(Goal of the exercise) Go through the material below, count the lines with the word "recaptcha", and reply with the count alone.

* * *

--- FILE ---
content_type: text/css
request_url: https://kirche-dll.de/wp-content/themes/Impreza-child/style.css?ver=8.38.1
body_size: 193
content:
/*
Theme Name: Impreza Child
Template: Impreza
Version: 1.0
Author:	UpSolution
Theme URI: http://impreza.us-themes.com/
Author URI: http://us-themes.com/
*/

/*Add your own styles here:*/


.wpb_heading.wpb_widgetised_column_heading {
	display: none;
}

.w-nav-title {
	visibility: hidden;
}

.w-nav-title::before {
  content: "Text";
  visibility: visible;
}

* * *

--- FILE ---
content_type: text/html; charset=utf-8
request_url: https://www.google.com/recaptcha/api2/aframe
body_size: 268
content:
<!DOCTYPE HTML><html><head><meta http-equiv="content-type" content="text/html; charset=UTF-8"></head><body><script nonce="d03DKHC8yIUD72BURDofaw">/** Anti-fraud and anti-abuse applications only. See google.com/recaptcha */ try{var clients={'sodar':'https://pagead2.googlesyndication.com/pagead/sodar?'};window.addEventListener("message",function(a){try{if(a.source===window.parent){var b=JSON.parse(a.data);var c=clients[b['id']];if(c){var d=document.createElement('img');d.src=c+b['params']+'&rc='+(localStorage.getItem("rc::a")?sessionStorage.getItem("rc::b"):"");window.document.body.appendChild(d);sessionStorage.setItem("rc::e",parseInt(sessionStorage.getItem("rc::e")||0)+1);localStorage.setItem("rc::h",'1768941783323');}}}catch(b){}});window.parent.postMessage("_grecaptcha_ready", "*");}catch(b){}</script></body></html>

* * *

(Problem solution) 2